MILFORD -- The trial for accused cop killer Eric Frein is scheduled to begin Tuesday, April 4. Before the start of the trial, the judge heard pretrial motions on Monday morning.
Prosecutors want to show jurors a video of Eric Frein's confession after his capture. Defense attorneys wanted a taped video confession thrown out, saying troopers violated Eric Frein's rights when they continued questioning him for hours after he was captured.
The judge ruled late Monday that troopers didn't violate Frein's right to remain silent, setting up a key part of the case against the accused cop killer.
One juror has been excused even before testimony starts due to a family issue, leaving 12 jurors and five alternates to hear the capital murder case starting Tuesday morning.

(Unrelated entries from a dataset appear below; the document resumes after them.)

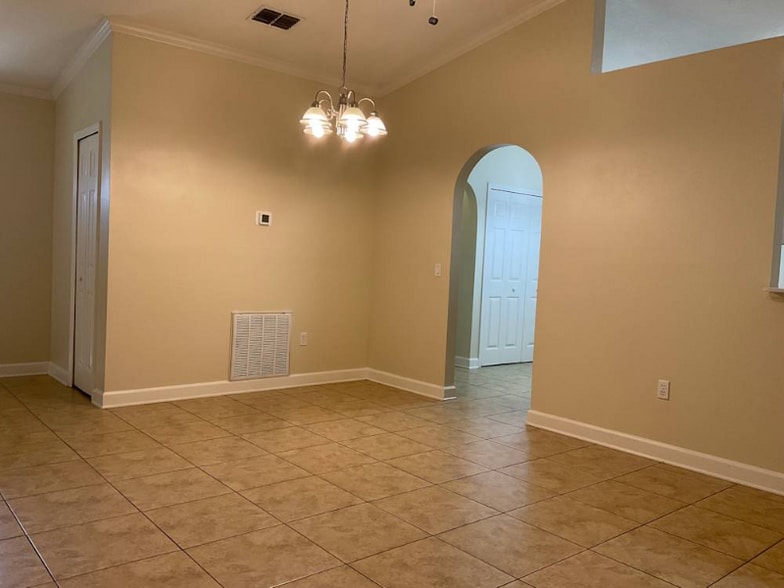 Building Photo - 10031 Tikimber Ln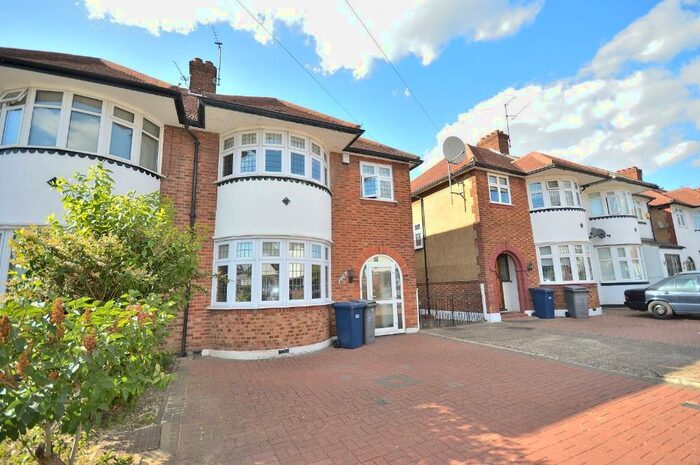 3 Bedroom Semi-Detached House To Rent In Chase Way, London, N14
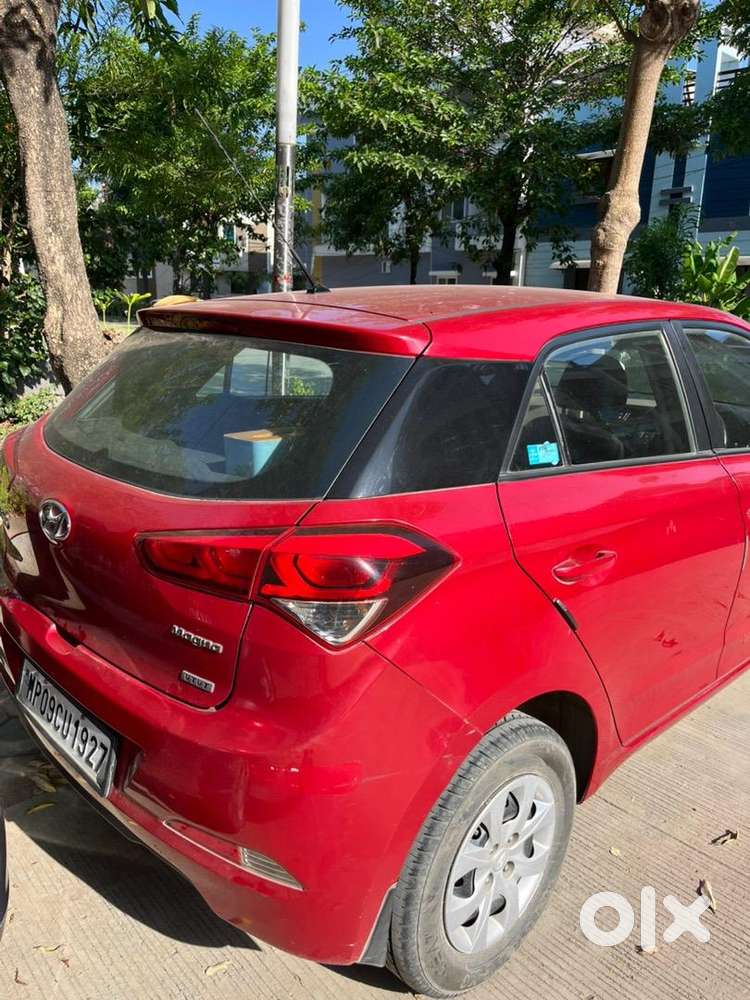Hyundai I20 2016 Petrol Well Maintained  65174 Driven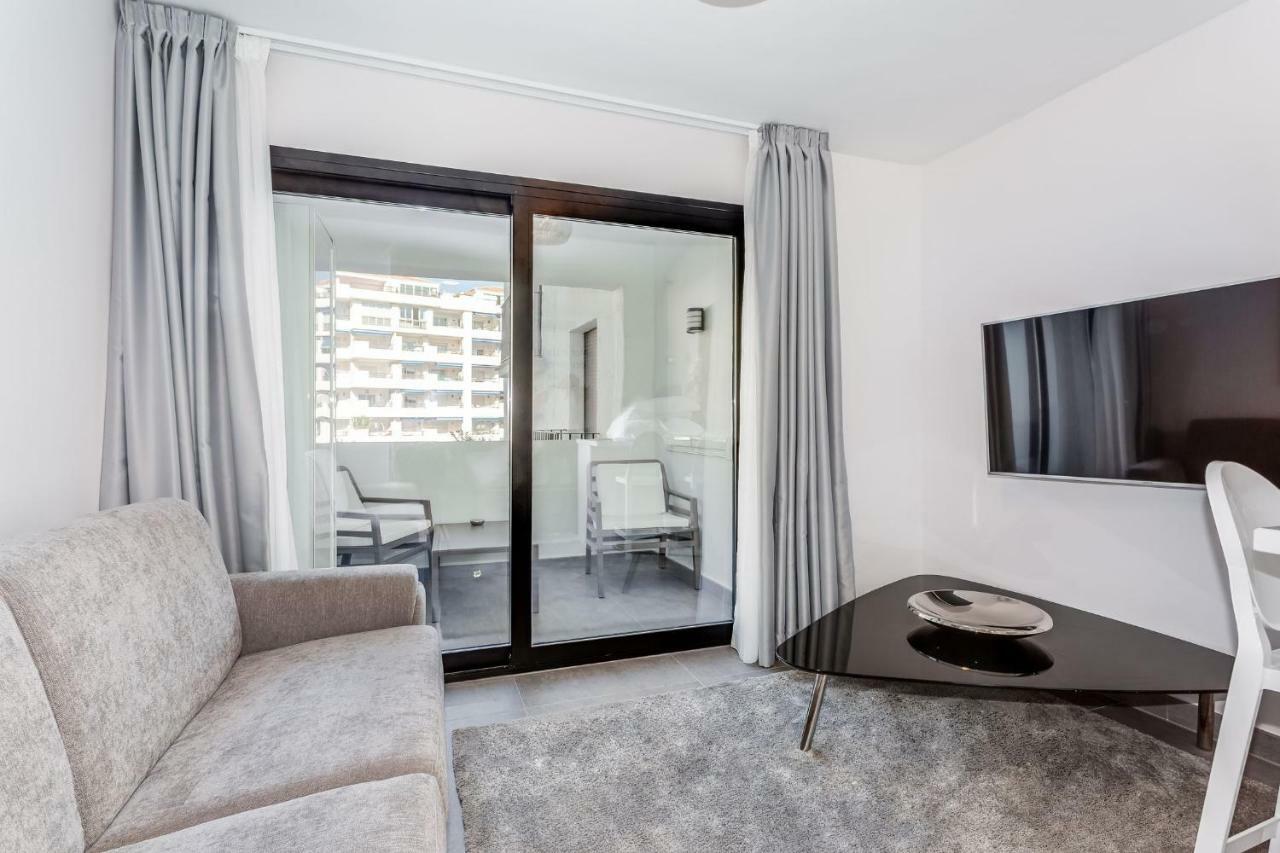 By Riva - Outstanding, Contemporary Studio In Puerto Banus Gardens Marbella Luaran gambar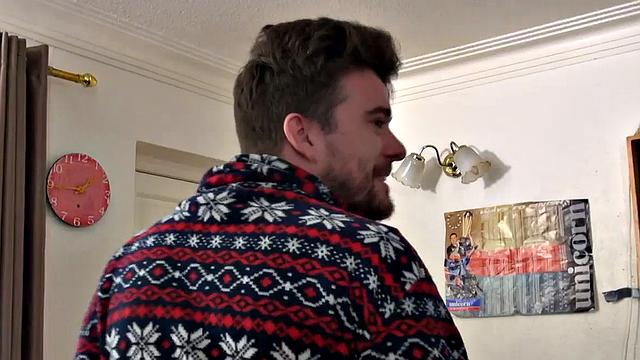 Big Tits Brit Tara Spades Makes Pay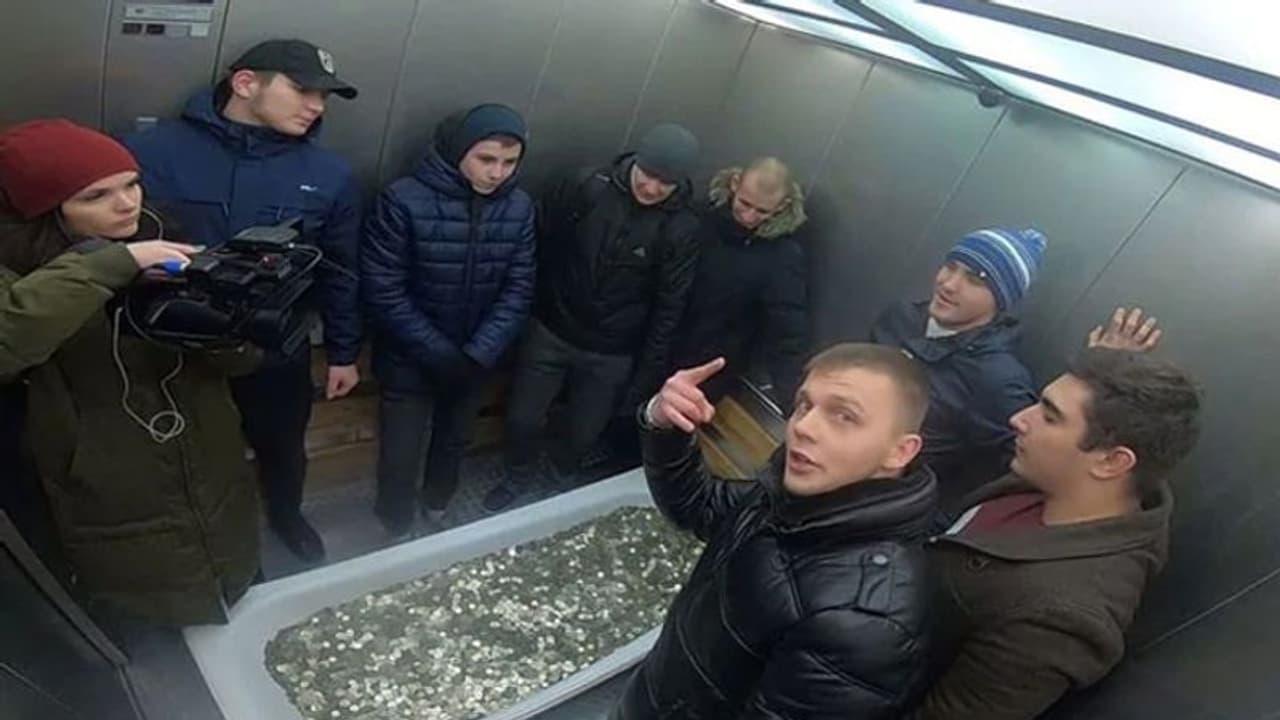 ಐಫೋನ್‌ಗಾಗಿ ಬಾತ್‌ಟಬ್‌ ತುಂಬಾ ನಾಣ್ಯ ಒಯ್ದರು!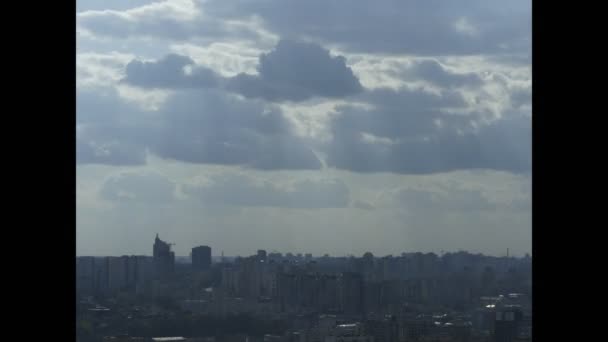 Kiev Abril 2018 Ucrania Las Nubes Flotan Ciudad Vueltas Tiempo — Vídeos de Stock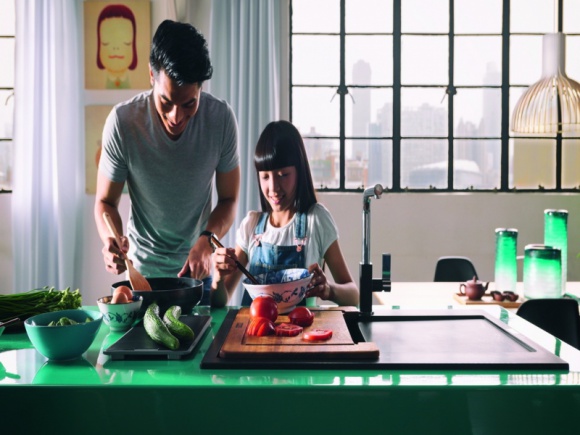 Geometryczna perfekcja – zlewozmywak Franke Maris Dom, LIFESTYLE - Granitowy lub ceramiczny – niezależnie jaki materiał wybierzemy, zlewozmywak Maris Franke idealnie spełnia swoje funkcje, w zamian wymagając naprawdę niewiele.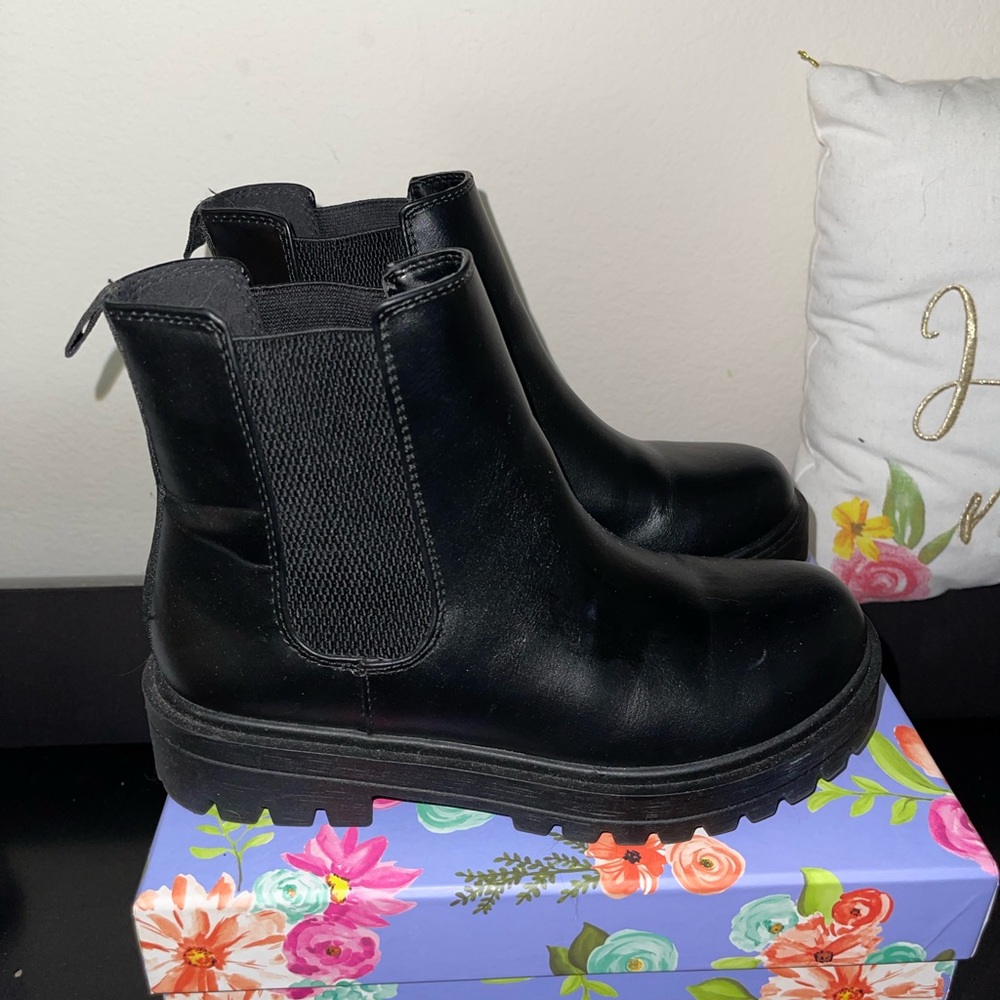 Black Chelsea boots size 7 1/2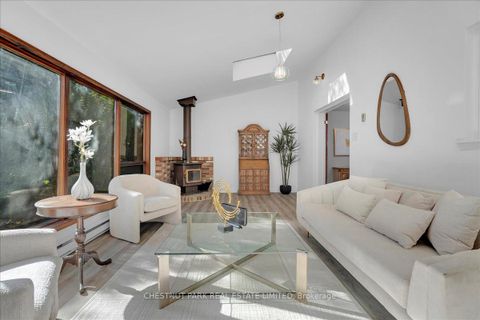 Photo 13 at 36 Tangmere Road, Don Mills, Toronto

Crews hammered away outside the Pike County courthouse in Milford installing a fence around the entrance that will be used by victims, witnesses, jurors and even Eric Frein during the weeks-long trial.
A tarp was put up around the fence as a security measure now that the stage is set for opening statements.
"We're looking forward to starting the trial tomorrow and bringing justice on behalf of all the victims in this matter," said Pike County District Attorney Ray Tonkin.
Prosecutors and defense attorneys had some final issues to solve before the guilt phase of the trial can begin, namely, how much of a recorded interview of Eric Frein at the Blooming Grove barracks following his capture in October 2014 is allowed at trial.
Frein's attorneys argue troopers violated his rights by continuing to interrogate him after he said he wouldn't talk about any crimes.
"Mr. Frein invoked his right not to discuss a crime. He wanted to advise the police where a rifle was buried because he didn't want children to find it," said Frein's attorney Michael Weinstein.
Troopers interviewed Frein for three to four hours and kept interviewing him after he said he wanted to speak to an attorney. A judge ruled that the investigators didn't violate Frein's right to remain silent since he wasn't clear enough.
But defense attorneys argued Corporal Benjamin Clark "skillfully ignored" Frein's rights during the interrogation where Frein and troopers joked at times and Frein smoked a cigarette.
Prosecutors were also granted permission to show crime scene and autopsy photos at trial of Corporal Bryon Dickson, killed in the attack.
Pike County District Attorney Ray Tonkin would not say who will take the stand on day one.
"I don't want to comment on specific evidence. You have been able to look at probable cause affidavit and there's a wealth of evidence," Tonkin said.
Eric Frein's attorneys say the judge's ruling on the confession could be grounds for appeal.
Eric Frein is charged with killing one state trooper, and critically wounding another, outside the Blooming Grove barracks back in September of 2014.
Jury selection was recently completed in Chester County. That jury will be brought here to Pike County to hear the case.
Opening statements are set for Tuesday morning.